THESSALONIQUE DOCUMENTAIRES 2022
Critique : Off the Rails
par Marta Bałaga
- Dans son premier long-métrage, profondément touchant, Peter Day évoque les années où l'on vit dangereusement
Ça fait bizarre de décrire un récit qui contient une mort tragique, des cœurs brisés et heurts fréquents avec les forces de l'ordre comme "divertissant", mais Off the Rails du Néo-Zélandais Peter Day correspond exactement à cette description. On ne saurait dit si c’est intentionnel, mais il y a quelque chose du classique Trainspotting de Danny Boyle (1996) dans ce film mélancolique, qui a fait sa première mondiale au Festival du documentaire de Thessalonique, même s'il ne s'agit plus de regarder les trains mais de "surfer" dessus.
Apparemment, cette activité (et beaucoup d’autres, toutes dangereuses) a du potentiel, du moins dans le monde des aspirants-youtubeurs, comme Rikke Brewer et Aiden Knox. Ils font aussi ça par passion, bien sûr, mais très vite, certains de ces garçons, un collectif britannique nommé Brewman, se mettent à envisager les choses en des termes plus stratégiques : en mentions j'aime, en partages et en nombre d'abonnés. Leurs méthodes sont peut-être nouvelles, mais c’est une histoire vieille comme le monde : si on gagne de l’argent avec quelque chose qu’on adore, est-ce que ça signifie qu’on a vendu son âme ou qu'on est juste malin par rapport à son futur ? Et surtout, jusqu’où est-on disposé à aller ? Quand les jeunes font du parkour dans leur quartier, des chevilles sont foulées et des jeunes corps blessés, mais ça fait partie du jeu. Jusqu’à ce que ça ne soit plus le cas et qu'on se trouve soudain confronté au genre de douleur qui, hélas, ne peut guérir seule. Comme on l'a dit plus haut : c'est une histoire vieille comme le monde.
Compte tenu des choses vraiment dingues que font ces personnages, pas étonnant que le documentaire de Day, qui est une prolongation de son projet télévisuel Parkour Changed Our Lives, est vraiment captivant – même si les gens qui ont le vertige ou craignent les méthodes de déplacement favorites de Spiderman le trouveront sans doute inconfortable à regarder par moments. Surtout que le réalisateur leur parle, aussi, et trouve une incroyable sensibilité dans des affirmations du style : "le café latte, c'est une tuerie".
Il y a tellement de chagrin à déballer ici.

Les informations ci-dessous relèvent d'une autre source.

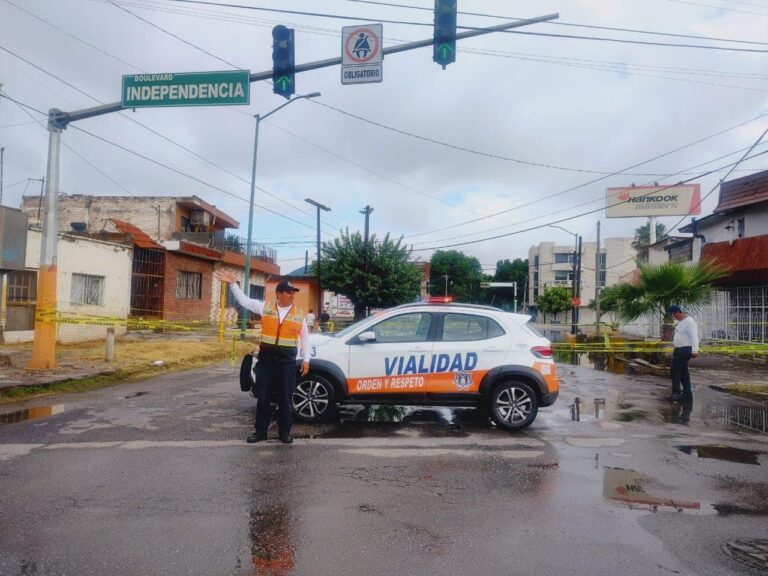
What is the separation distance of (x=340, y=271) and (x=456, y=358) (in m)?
30.2

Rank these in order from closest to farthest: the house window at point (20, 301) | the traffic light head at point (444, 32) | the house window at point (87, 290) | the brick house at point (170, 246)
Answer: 1. the traffic light head at point (444, 32)
2. the house window at point (20, 301)
3. the house window at point (87, 290)
4. the brick house at point (170, 246)

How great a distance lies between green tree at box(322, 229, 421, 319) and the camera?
37688 mm

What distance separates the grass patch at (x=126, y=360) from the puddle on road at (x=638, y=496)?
8.81m

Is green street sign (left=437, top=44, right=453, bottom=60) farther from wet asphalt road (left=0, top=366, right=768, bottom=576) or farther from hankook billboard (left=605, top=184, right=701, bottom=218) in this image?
hankook billboard (left=605, top=184, right=701, bottom=218)

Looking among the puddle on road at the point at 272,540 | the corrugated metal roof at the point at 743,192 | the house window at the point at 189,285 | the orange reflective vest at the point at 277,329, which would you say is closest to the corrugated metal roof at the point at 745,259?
the corrugated metal roof at the point at 743,192

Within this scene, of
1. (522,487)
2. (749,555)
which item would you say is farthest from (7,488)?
(749,555)

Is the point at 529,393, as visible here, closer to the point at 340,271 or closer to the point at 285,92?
the point at 285,92

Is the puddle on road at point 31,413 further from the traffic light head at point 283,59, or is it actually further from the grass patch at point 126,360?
the traffic light head at point 283,59

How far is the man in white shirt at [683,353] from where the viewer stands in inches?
447

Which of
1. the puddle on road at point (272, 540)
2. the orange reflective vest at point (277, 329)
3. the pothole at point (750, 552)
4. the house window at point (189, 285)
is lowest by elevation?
the puddle on road at point (272, 540)

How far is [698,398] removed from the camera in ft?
39.3

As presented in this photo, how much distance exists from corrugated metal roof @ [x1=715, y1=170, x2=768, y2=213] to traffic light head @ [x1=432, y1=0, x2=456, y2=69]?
60.7 ft

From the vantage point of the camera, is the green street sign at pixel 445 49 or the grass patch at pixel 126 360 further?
the grass patch at pixel 126 360

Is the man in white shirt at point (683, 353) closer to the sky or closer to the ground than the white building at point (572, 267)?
closer to the ground
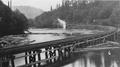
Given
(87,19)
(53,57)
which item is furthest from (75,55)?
(87,19)

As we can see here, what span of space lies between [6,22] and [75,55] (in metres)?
45.8

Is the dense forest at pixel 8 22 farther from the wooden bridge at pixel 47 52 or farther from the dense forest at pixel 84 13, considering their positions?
the dense forest at pixel 84 13

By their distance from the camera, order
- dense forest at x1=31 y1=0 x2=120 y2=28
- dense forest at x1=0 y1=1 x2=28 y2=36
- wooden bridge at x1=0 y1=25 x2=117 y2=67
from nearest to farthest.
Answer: wooden bridge at x1=0 y1=25 x2=117 y2=67, dense forest at x1=0 y1=1 x2=28 y2=36, dense forest at x1=31 y1=0 x2=120 y2=28

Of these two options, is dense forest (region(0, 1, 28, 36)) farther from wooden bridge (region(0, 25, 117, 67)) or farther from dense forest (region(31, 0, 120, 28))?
dense forest (region(31, 0, 120, 28))

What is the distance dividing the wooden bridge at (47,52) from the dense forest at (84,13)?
82.8 meters

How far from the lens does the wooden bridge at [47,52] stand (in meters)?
22.9

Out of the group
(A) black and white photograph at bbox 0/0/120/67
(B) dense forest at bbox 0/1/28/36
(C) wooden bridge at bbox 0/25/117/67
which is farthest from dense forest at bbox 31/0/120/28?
(C) wooden bridge at bbox 0/25/117/67

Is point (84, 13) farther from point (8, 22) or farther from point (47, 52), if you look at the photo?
point (47, 52)

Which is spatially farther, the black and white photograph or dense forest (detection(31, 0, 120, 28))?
dense forest (detection(31, 0, 120, 28))

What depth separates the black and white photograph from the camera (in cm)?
2623

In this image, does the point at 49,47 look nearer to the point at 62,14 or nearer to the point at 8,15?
the point at 8,15

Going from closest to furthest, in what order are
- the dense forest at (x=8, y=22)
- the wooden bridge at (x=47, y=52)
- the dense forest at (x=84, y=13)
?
the wooden bridge at (x=47, y=52) → the dense forest at (x=8, y=22) → the dense forest at (x=84, y=13)

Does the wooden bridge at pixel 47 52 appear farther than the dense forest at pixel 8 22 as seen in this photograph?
No

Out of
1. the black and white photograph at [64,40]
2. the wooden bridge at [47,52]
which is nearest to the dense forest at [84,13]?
the black and white photograph at [64,40]
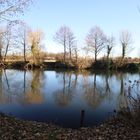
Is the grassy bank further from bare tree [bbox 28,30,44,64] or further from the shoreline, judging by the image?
the shoreline

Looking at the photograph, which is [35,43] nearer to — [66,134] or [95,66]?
[95,66]

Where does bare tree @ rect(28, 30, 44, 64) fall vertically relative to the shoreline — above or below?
above

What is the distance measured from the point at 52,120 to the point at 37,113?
151cm

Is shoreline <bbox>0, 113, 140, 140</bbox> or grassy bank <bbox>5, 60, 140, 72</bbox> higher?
grassy bank <bbox>5, 60, 140, 72</bbox>

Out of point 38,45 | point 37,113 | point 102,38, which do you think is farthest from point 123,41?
point 37,113

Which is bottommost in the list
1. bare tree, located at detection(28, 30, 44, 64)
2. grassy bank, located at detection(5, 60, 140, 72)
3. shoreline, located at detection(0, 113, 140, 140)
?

Quelqu'un essaie de se convaincre que "ce n’est pas une vie triste, ce n’est pas une vie triste" ou se bat avec un parent qui, pensant lui donner une leçon, rend grosso modo son enfant sans-abri et seul au monde. Au bout d'un moment, quand on entend "Il y a, genre, des larmes dans cette merde" parce qu'un des garçons doit quitter sa chambre d’enfance, avec tous ses souvenirs dessinés sur les murs, ça n'est pas drôle du tout. On se rapporte à sa situation.
On se rapporte aussi aux personnages du film pour la simple raison que bien qu'ils soient des performera formidables, parfois il est impossible que "le show" continue, surtout après qu'un salto au-dessus de l'espace entre deux wagons ait mal tourné. Leurs fans en ligne sont impressionnés et laissent des commentaires comme "Mec, t'es littéralement un grand malade", mais est-ce que c’est bien, d'influencer les gens et de les amener à faire des choses dangereuses ? Peut-être qu'il vaudrait mieux les "inspirer" (ce que ça veut dire exactement restant à voir) ? Ce qui est intéressant, c'est qu’il y a une différence d'âge significative entre Day et ses sujets, quoiqu’on ne le sente pas du tout ici (il sait déjà que ces jeunes n'ont pas besoin d'un adulte qui les sermonne, donc il les laisse penser tous seuls. Et écrire seuls aussi : quand quelqu’un mentionne la philosophie "vivre vite, mourir jeune", même là, il y a une coquille. Vivre, c'est se tromper, mais au moins on ne peut nier qu'ils essaient.
Off the Rails est une production britannique de Faction Films, Faction North et Perfectmotion. Les ventes internationales du film sont gérées par Journeyman Pictures.